| GIVEN TASK |
Copy the lines below verbatim, beginning with the line that includes "From what this" and continuing to the end; leave out everything before it.

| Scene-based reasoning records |
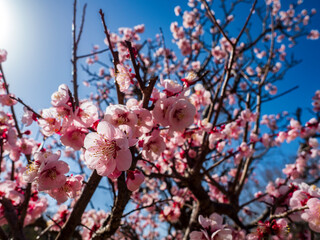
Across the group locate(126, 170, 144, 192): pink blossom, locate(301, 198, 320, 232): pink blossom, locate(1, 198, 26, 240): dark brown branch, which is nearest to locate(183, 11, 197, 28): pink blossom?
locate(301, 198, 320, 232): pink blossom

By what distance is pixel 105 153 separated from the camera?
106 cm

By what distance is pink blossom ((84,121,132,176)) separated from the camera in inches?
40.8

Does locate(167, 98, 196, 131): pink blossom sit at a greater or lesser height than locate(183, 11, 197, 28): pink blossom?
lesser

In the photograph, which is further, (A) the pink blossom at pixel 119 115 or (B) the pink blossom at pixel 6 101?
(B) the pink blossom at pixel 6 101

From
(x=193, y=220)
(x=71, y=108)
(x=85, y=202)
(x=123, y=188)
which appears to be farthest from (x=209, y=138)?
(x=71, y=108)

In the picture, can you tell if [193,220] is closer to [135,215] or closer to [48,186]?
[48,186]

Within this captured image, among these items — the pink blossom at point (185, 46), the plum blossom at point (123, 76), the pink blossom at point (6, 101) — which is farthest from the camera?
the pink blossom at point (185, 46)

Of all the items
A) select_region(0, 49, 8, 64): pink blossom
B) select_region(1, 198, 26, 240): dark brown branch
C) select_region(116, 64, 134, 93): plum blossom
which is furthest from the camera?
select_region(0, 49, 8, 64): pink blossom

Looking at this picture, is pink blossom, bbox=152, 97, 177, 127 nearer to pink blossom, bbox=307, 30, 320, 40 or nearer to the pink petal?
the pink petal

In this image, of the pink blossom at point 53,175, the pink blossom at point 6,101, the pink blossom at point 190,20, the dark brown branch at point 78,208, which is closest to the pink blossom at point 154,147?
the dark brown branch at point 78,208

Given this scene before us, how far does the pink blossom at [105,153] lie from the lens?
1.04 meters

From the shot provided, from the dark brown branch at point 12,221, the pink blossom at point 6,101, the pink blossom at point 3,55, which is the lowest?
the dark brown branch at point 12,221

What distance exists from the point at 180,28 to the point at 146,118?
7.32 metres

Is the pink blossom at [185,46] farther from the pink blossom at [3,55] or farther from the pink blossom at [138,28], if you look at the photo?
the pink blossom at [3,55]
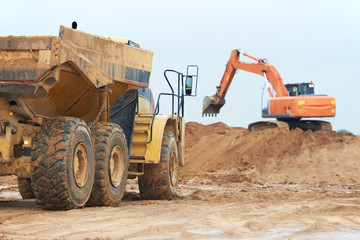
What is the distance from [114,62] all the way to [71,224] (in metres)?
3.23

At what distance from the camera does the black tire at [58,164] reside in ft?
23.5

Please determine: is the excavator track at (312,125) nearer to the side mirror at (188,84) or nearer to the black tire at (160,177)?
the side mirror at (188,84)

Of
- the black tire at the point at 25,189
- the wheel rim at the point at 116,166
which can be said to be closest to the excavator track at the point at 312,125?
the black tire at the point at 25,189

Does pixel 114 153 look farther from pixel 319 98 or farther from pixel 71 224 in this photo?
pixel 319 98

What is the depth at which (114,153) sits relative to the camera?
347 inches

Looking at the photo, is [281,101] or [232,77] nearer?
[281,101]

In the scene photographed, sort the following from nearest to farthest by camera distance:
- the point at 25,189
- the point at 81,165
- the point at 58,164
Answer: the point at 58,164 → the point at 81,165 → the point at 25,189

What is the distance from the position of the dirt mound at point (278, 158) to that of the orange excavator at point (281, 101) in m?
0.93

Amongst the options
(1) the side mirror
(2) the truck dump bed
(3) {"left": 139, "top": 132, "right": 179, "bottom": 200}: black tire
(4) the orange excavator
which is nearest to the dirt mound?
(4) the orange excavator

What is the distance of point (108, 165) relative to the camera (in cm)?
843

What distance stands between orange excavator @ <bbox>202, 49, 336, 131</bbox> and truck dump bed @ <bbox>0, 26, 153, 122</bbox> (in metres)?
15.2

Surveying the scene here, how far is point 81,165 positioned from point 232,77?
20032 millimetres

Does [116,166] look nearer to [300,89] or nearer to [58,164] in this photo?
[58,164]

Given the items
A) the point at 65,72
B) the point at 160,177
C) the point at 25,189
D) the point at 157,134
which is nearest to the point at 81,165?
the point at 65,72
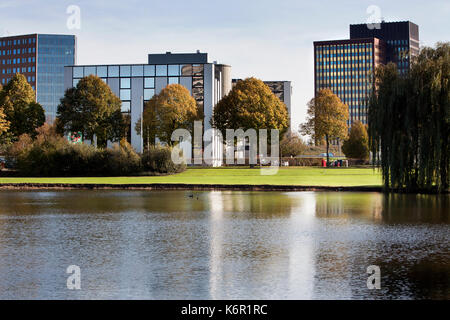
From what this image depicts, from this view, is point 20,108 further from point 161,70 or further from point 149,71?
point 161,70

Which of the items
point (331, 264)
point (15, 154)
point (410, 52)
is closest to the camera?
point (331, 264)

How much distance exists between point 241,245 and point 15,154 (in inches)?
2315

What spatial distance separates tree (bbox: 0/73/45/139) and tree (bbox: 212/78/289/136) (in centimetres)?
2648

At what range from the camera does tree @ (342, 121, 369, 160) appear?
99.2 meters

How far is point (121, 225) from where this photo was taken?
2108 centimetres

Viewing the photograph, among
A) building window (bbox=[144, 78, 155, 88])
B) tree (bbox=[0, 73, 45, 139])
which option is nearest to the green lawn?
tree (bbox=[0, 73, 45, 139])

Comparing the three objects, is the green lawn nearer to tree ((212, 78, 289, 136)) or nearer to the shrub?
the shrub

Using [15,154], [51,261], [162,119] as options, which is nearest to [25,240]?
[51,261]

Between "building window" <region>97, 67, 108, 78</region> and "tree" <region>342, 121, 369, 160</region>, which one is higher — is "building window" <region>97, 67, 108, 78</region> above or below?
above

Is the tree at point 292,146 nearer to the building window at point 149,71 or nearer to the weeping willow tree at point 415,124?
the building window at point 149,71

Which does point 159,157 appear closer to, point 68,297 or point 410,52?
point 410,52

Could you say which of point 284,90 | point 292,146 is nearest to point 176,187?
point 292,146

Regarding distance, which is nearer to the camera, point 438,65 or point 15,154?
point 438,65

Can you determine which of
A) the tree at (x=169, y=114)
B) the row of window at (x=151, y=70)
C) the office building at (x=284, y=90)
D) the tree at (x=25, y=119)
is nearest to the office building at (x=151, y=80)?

| WRITTEN SOLUTION |
From what this image depicts, from this view, is point 20,108 further from point 161,70 or further from point 149,71?
point 161,70

Which of the items
point (331, 264)
point (15, 154)
point (410, 52)
is closest to the camera?
point (331, 264)

How much distance exists between point 241,245 and point 15,154 (in inches)?
2315

What spatial distance separates tree (bbox: 0/73/45/139) and tree (bbox: 212/78/289/136) (in centimetres)?
2648

At what range from the camera does tree @ (342, 121, 369, 160) appear?
99.2 meters

How far is point (121, 225) from where this photo was taken?
2108 centimetres

Viewing the photograph, among
A) building window (bbox=[144, 78, 155, 88])
B) tree (bbox=[0, 73, 45, 139])
which option is nearest to the green lawn?
tree (bbox=[0, 73, 45, 139])

Comparing the three objects, is the green lawn nearer to tree ((212, 78, 289, 136)) or nearer to the shrub?
the shrub

Using [15,154], [51,261], [162,119] as options, which is nearest to [25,240]?
[51,261]

Between "building window" <region>97, 67, 108, 78</region> and "tree" <region>342, 121, 369, 160</region>, which one is higher — is "building window" <region>97, 67, 108, 78</region> above or below?
above

Is the tree at point 292,146 nearer to the building window at point 149,71 or nearer to the weeping willow tree at point 415,124?
the building window at point 149,71

Which does point 159,157 appear closer to, point 68,297 or point 410,52?
point 410,52

Could you say which of point 284,90 | point 292,146 is nearest to point 176,187?
point 292,146

Regarding distance, which is nearer to the camera, point 438,65 or point 15,154?
point 438,65

Can you determine which of
A) the tree at (x=169, y=114)
B) the row of window at (x=151, y=70)
C) the office building at (x=284, y=90)
D) the tree at (x=25, y=119)
is nearest to the office building at (x=151, y=80)?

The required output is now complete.